§ EXERCISE 1
Echo the passage about Mark Zuckerberg's 50-state tour word for word, from "Zuckerberg’s mission falls" to "out of Harvard.".
§ EXERCISE 2
Which numbers does the Zuckerberg passage write in figures? List every one.
§ EXERCISE 3
Go on with the passage about Mark Zuckerberg's 50-state tour from its last sentence.

§ GIVEN PASSAGE
========================================================================
Mark Zuckerberg, he promises you, is not campaigning at the moment. If you haven’t heard, Zuckerberg is traveling through all 50 states as an effort to learn and listen to various folks about their lives and worries over the future. It is part of Zuckeberg’s annual lifestyle challenge he sets for himself. Other years have famously included learning Mandarin and only eating meat he killed.
Previous iterations of the Annual Zuck Lifestyle Challenge have focused on personal improvement, the gains focused only on his own health and skills. These stateside adventures, however, have caused some healthy suspicion because what Zuckerberg is doing reminds so many in the press of a presidential campaign. With possible 2020 election rumors swirling, it seems dubious Zuckerberg aims to connect with fellow Americans just for “spiritual connectivity”—though that would be very tech bro of him—or whatever bullshit excuse the most influential man in tech might provide.
Since the 2016 election, others in Silicon Valley have attempted to demonstrate a greater participation politically and socially in their communities and nationwide. They still care is the message. No need to disrupt Silicon Valley’s idyllic brand of saving humanity through tech just yet.
Zuckerberg’s mission falls in line with that, though his is supposedly different because he’s breaking out of his bubble. On some level, this is worthwhile. Zuckerberg’s personal history swims in privilege, the boy wonder able to avoid the banal terrors of suburban struggle and inner-city coldness. The son of a mother psychiatrist and father dentist, he attended the uber-exclusive Phillips Exeter Academy instead of public high school, and had the luxury of dropping out of Harvard.
========================================================================
§ SOURCE INFORMATION
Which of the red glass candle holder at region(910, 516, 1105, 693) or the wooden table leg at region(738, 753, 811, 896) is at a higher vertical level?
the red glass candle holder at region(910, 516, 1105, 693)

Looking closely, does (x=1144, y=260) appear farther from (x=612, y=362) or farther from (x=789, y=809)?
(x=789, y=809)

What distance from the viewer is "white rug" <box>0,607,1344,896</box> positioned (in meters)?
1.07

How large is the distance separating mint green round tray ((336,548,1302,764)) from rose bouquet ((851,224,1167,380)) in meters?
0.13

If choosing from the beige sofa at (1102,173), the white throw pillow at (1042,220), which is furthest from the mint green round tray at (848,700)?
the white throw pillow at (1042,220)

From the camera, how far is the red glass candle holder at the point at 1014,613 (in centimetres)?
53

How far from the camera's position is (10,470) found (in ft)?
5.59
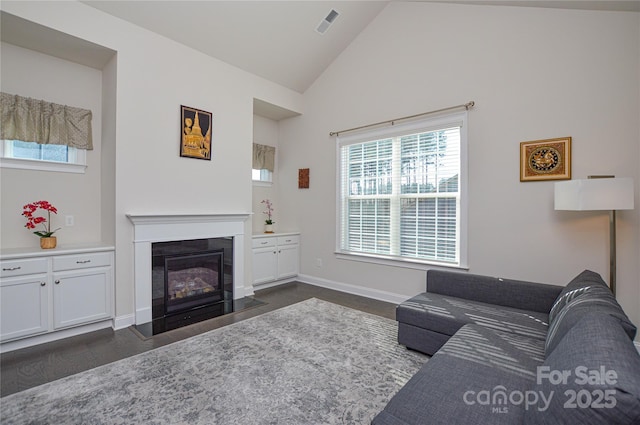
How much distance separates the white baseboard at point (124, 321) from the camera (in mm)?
3180

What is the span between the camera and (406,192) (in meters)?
4.05

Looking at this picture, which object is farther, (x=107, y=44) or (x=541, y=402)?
(x=107, y=44)

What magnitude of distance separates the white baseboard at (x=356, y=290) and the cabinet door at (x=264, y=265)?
63 cm

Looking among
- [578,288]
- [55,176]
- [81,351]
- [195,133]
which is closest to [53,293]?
[81,351]

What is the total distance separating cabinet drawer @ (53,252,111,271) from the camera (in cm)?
287

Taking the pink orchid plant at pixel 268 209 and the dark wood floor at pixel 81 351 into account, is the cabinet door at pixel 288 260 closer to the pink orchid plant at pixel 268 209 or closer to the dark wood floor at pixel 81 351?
the pink orchid plant at pixel 268 209

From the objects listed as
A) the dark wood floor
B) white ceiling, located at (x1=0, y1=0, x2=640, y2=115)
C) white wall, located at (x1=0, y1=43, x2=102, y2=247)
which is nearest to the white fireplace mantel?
the dark wood floor

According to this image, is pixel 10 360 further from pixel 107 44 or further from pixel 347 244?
pixel 347 244

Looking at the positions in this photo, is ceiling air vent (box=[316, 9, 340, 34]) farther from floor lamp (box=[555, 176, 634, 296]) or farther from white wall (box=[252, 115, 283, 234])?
floor lamp (box=[555, 176, 634, 296])

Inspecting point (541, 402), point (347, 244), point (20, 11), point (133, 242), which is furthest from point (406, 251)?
point (20, 11)

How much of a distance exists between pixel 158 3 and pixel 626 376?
14.8 feet

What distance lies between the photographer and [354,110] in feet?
15.0

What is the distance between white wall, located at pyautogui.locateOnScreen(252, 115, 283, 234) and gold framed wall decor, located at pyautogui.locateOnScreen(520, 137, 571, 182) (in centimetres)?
389

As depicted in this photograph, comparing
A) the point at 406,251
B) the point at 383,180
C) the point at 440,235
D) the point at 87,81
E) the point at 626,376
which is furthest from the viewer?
the point at 383,180
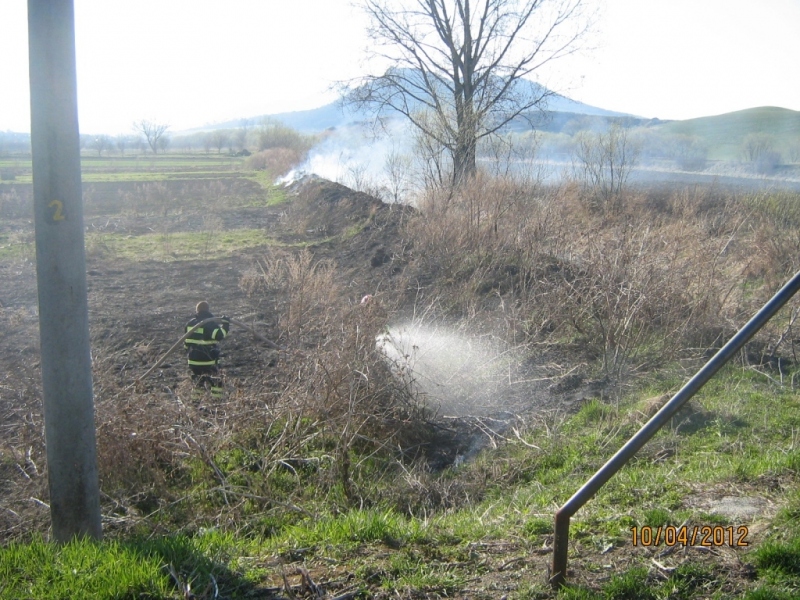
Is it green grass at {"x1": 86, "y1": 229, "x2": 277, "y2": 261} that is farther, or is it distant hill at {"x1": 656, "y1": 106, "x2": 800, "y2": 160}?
distant hill at {"x1": 656, "y1": 106, "x2": 800, "y2": 160}

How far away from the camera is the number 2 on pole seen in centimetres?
379

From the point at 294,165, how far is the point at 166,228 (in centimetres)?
2608

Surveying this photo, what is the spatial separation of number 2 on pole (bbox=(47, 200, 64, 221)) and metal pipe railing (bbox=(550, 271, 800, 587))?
3122mm

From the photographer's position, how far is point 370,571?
3.42m

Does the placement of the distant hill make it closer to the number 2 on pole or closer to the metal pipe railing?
the metal pipe railing

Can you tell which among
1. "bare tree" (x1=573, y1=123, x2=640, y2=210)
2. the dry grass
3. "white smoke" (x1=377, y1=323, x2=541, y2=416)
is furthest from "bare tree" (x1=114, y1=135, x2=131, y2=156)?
"white smoke" (x1=377, y1=323, x2=541, y2=416)

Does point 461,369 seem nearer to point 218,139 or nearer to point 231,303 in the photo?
point 231,303

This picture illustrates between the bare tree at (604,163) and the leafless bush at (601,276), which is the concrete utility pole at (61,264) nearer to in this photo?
the leafless bush at (601,276)

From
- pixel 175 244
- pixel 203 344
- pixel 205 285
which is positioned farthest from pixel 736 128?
pixel 203 344

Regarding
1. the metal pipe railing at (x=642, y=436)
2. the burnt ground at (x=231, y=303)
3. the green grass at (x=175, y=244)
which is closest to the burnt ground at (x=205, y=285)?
the burnt ground at (x=231, y=303)

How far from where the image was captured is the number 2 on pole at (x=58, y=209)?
379cm

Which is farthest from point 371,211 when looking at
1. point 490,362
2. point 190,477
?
→ point 190,477

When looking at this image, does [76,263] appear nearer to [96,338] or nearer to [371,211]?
[96,338]

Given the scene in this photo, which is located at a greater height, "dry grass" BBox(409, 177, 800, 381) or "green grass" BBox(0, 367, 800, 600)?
"dry grass" BBox(409, 177, 800, 381)
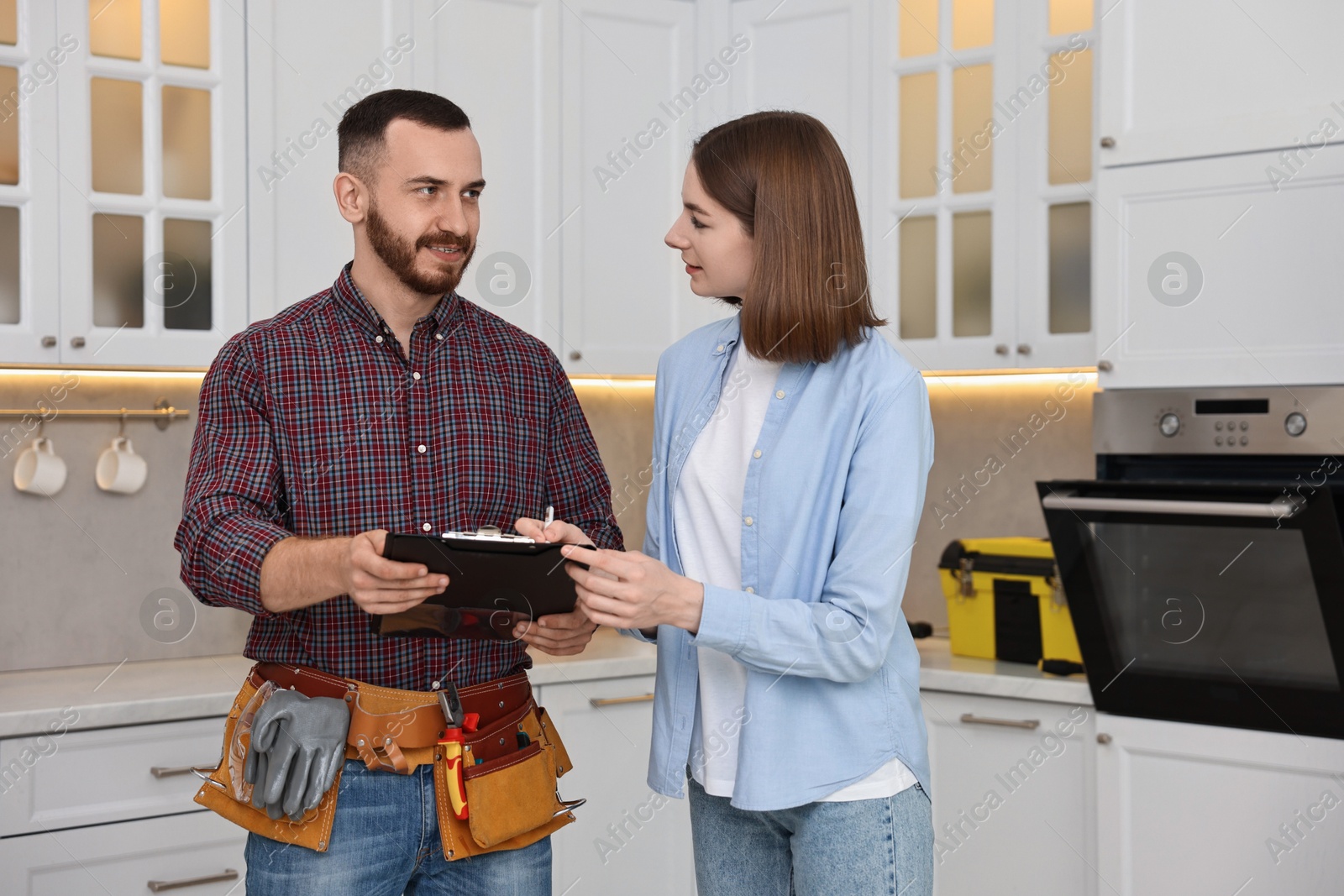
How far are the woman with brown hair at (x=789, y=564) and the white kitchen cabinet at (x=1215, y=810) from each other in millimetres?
1204

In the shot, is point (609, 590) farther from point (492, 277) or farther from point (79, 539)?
point (79, 539)

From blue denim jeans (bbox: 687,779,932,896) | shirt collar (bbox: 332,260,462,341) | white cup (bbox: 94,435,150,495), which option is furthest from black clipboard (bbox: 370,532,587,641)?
white cup (bbox: 94,435,150,495)

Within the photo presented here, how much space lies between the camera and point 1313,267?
2.17 m

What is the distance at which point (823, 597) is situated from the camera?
1.24 metres

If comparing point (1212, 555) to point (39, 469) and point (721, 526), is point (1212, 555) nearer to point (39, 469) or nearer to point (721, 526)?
point (721, 526)

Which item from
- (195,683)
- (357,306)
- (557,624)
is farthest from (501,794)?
(195,683)

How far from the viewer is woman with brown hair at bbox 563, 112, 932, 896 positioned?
1.18 m

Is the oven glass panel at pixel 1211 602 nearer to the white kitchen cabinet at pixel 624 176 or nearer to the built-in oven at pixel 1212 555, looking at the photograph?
the built-in oven at pixel 1212 555

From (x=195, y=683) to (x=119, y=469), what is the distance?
559 mm

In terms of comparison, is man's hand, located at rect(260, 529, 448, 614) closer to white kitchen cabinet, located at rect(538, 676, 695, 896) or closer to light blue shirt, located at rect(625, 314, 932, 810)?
light blue shirt, located at rect(625, 314, 932, 810)

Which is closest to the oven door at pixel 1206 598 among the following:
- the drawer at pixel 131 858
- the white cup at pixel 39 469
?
the drawer at pixel 131 858

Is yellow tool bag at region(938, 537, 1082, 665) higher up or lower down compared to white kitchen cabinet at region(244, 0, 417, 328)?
lower down

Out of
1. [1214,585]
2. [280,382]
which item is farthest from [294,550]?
[1214,585]

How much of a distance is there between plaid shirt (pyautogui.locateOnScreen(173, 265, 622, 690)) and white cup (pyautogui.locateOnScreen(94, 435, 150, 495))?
4.42 ft
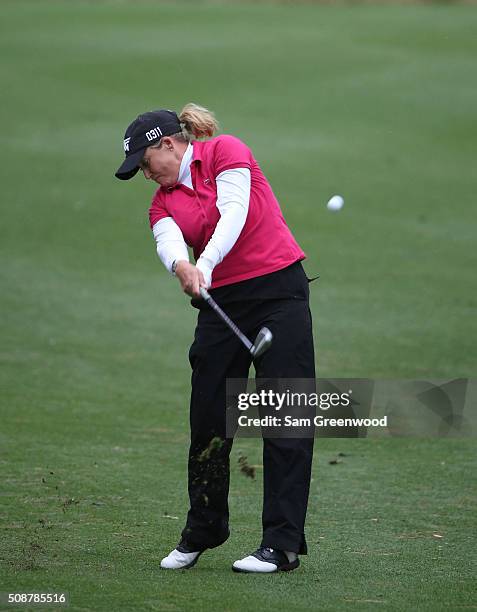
========================================================================
§ RESPONSE AREA 1
Zuckerberg’s mission falls in line with that, though his is supposedly different because he’s breaking out of his bubble. On some level, this is worthwhile. Zuckerberg’s personal history swims in privilege, the boy wonder able to avoid the banal terrors of suburban struggle and inner-city coldness. The son of a mother psychiatrist and father dentist, he attended the uber-exclusive Phillips Exeter Academy instead of public high school, and had the luxury of dropping out of Harvard.

§ RESPONSE AREA 2
50, 2020, 2016

§ RESPONSE AREA 3
So learning about people from flyover states and backcountry America is a constructive endeavor for Facebook’s CEO. But that’s the problem—it’s more invaluable an experience for Facebook’s CEO than Zuckerberg himself. Dismissing the results temporarily, Facebook played an instrumental role in the 2016 election. Many have questioned the tech company in how they will respond to monitoring their product and curbing the virality of #fakenews and false reports. To do that, Zuckerberg must better learn of the people using his product and their tendencies.
Former Ticketmaster CEO Nathan Hubbard delivered a useful tweetstorm regarding Zuckerberg’s lifestyle challenge/campaign that isn’t a campaign. Here’s condensed paragraphs of what he wrote:
Zuck woke up on Nov 9th acutely aware that FB had facilitated a new shift he didn’t foresee or understand; that’s terrifying to a founder. He’s the head of product. So he’s ventured out into the world beyond his bubble to do field research and inform how FB will evolve again. Yes, these pictures we are seeing of Zuck meeting people look like outtakes from Forrest Gump meets The 40 Year Old Virgin…
[…]
We have rightly vilified founders of late who could not personally learn, grow and evolve to lead their companies and products forward. So I admire a founder who, however Machiavellian, cares enough to understand the people using the platform he created.
Zuckerberg is selling himself in the way presidential hopefuls might do, but he’s selling Facebook’s brand instead. For if its founder and CEO can show the compassion and (buzzword alert) connect with various people from walks of life, why can’t you do the same on Facebook? Just within the past week or so Zuckerberg has visited a Chicago public school, ate dinner with Somali refugees, and visited the Pride Festival in Omaha.
It’s moments when Zuckerberg visits a truck stop in Iowa that raises eyebrows. In his obligatory Facebook update, he explained what a truck stop was, because as he clearly didn’t, you might not know what a truck stop’s really about. “It’s like a small city where truckers on long trips can take a break, get something to eat, get a haircut, do laundry, get their truck washed — or their dog washed! — and even go to the dentist.”
Isn’t this all so fun? Isn’t this so humanitarian? (Shhh. Don’t tell Zuck truck drivers are routinely exploited and exhausted. Don’t want to dirty his Silicon Valley-branded cape on his way out.) But how is he helping any of these people? What impact is he truly having? Any? It seems painfully obvious Zuckerberg is using social media in the way so many of us do—to paint a prettier, filtered picture of what’s really going on. Still a good look for Zuckerberg and Facebook, but a fake one at that.
I guess you could say Zuckerberg is on the campaign trail, but he isn’t after your votes. He wants your likes.